THE REQUEST: Update the records starting at the line containing "What distance from the camera" and ending at the line containing "1.03 metres" by replacing "nearest" with "closest", keeping everything else unchanged.

STORED DATA:
----------------------------------------
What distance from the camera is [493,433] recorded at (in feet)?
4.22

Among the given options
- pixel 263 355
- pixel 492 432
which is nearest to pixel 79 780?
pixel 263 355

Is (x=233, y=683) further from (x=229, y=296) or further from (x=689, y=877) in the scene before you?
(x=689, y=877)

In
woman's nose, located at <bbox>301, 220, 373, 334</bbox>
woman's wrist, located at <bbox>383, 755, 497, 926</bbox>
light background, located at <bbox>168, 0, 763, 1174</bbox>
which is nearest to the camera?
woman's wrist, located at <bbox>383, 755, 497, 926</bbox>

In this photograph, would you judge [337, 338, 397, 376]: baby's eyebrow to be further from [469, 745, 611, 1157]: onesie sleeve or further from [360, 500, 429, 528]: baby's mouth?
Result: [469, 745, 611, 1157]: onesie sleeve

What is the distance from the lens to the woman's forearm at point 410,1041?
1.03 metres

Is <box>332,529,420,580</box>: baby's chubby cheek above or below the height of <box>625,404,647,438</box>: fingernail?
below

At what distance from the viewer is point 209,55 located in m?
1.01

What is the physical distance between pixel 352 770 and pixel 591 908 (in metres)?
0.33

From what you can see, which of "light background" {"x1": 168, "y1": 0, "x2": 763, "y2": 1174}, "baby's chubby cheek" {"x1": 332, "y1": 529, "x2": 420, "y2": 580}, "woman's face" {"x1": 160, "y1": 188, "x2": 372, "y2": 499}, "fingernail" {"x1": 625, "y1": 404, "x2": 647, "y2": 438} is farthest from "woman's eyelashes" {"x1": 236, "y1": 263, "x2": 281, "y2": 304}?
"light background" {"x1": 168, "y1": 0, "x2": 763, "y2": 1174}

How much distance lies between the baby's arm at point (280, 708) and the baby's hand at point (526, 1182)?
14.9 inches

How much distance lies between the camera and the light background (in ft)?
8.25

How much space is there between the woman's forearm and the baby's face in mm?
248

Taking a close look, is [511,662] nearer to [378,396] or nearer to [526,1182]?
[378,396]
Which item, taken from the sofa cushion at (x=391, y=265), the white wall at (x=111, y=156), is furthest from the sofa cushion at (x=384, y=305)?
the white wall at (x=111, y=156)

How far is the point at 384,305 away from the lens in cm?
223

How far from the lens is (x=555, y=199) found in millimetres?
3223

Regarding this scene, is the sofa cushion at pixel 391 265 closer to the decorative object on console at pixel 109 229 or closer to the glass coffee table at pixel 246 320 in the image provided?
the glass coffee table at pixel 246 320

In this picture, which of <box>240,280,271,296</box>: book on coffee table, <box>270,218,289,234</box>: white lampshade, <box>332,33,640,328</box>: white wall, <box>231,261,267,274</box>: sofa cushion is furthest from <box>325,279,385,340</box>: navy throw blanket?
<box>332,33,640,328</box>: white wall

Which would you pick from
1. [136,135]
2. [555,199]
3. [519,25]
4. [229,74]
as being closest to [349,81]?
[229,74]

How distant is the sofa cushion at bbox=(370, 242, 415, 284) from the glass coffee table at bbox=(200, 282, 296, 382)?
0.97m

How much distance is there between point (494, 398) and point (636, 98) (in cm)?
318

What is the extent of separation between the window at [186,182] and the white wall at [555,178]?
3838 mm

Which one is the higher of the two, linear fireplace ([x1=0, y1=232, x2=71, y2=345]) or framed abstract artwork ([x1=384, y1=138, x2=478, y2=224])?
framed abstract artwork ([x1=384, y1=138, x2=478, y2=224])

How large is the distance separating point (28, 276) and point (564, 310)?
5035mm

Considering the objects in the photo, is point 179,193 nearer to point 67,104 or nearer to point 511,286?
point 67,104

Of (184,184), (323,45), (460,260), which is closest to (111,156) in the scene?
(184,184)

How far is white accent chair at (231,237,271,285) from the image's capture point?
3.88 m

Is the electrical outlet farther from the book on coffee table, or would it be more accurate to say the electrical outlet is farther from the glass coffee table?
----------------------------------------
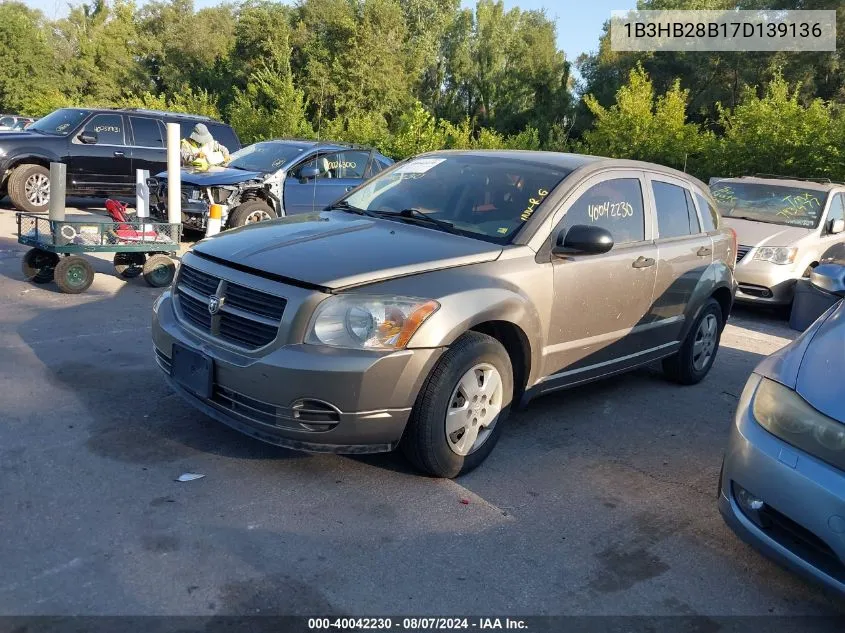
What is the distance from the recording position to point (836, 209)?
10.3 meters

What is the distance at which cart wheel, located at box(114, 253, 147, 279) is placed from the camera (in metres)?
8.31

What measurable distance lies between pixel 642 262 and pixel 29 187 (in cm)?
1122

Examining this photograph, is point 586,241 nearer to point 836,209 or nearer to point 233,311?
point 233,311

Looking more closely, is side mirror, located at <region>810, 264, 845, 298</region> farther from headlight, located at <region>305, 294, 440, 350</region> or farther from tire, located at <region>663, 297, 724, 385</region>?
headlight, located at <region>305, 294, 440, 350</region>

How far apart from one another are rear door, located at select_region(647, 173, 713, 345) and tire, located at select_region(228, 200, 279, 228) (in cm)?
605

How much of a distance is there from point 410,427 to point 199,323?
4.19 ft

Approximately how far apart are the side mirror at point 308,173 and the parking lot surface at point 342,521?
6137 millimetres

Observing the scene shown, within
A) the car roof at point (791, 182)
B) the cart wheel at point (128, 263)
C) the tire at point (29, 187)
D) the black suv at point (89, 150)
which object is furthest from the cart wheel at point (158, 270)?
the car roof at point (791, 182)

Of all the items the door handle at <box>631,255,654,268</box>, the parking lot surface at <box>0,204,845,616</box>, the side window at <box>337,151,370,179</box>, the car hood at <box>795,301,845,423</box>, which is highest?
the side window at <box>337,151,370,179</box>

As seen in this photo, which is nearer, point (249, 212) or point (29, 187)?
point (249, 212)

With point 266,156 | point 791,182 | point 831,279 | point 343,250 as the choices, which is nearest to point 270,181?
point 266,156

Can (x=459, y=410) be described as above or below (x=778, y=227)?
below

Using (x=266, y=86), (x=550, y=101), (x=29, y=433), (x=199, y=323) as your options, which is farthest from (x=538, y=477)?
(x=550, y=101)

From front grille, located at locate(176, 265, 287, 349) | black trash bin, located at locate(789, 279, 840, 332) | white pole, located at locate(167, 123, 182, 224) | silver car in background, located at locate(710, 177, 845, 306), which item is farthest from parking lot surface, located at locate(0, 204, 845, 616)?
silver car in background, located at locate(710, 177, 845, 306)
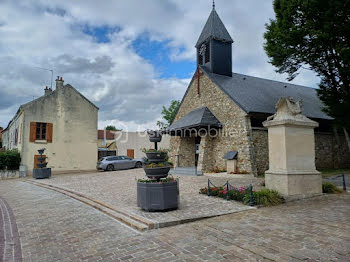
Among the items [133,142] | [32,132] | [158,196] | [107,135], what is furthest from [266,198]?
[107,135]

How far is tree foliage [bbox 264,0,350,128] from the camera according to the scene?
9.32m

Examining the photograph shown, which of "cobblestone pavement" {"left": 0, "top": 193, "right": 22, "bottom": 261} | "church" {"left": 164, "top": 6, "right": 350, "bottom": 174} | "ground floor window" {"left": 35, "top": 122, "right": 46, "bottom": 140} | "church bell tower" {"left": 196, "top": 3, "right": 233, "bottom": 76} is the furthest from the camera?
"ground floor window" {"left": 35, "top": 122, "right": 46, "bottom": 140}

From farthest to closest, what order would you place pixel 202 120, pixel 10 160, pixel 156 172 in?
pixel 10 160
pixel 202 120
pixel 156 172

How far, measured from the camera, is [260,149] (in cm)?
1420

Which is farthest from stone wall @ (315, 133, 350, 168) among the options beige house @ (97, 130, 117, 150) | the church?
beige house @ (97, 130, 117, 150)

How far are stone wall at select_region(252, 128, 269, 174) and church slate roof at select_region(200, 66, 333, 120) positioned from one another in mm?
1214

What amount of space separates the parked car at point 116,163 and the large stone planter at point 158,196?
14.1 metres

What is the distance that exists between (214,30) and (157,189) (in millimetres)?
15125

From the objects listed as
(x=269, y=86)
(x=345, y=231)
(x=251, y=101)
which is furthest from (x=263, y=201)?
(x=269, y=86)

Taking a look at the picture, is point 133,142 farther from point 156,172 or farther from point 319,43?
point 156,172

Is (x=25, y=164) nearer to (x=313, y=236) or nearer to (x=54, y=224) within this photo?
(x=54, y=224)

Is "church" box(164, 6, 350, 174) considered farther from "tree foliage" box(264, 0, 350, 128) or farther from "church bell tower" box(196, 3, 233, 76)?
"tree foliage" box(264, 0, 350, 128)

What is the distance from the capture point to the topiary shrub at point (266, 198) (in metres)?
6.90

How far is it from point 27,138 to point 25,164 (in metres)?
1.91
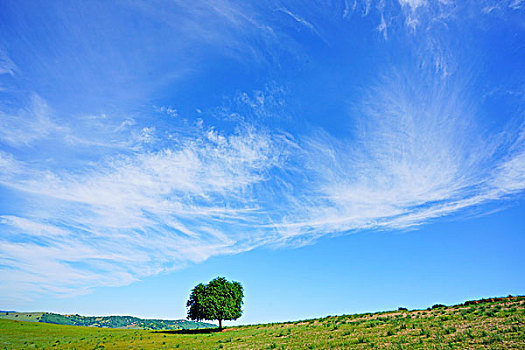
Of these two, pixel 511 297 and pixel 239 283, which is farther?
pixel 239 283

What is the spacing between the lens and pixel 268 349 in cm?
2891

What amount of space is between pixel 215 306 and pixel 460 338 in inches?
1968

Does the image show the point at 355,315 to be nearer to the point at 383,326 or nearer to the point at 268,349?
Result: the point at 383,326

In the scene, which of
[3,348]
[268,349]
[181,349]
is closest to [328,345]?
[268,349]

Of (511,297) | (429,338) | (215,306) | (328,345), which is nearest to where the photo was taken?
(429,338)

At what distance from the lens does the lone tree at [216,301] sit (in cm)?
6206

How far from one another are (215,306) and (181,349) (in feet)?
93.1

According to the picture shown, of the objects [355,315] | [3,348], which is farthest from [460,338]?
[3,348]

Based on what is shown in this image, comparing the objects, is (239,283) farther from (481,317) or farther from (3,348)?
----------------------------------------
SOLUTION BELOW:
What distance from the camera is [493,433] recorded at (in feet)?
4.22

Among the given options
- pixel 263 355
- pixel 492 432
which is closest to pixel 79 780?
pixel 263 355

Is (x=233, y=683) further from (x=229, y=296) or further from (x=689, y=877) in the scene before you?
(x=689, y=877)

In
woman's nose, located at <bbox>301, 220, 373, 334</bbox>
woman's wrist, located at <bbox>383, 755, 497, 926</bbox>
light background, located at <bbox>168, 0, 763, 1174</bbox>
which is closest to the camera?
woman's wrist, located at <bbox>383, 755, 497, 926</bbox>

In this photograph, would you judge [337, 338, 397, 376]: baby's eyebrow to be further from [469, 745, 611, 1157]: onesie sleeve or further from [360, 500, 429, 528]: baby's mouth?
Result: [469, 745, 611, 1157]: onesie sleeve

What is the distance from the lens to the woman's forearm at point 410,1041?
1.03 metres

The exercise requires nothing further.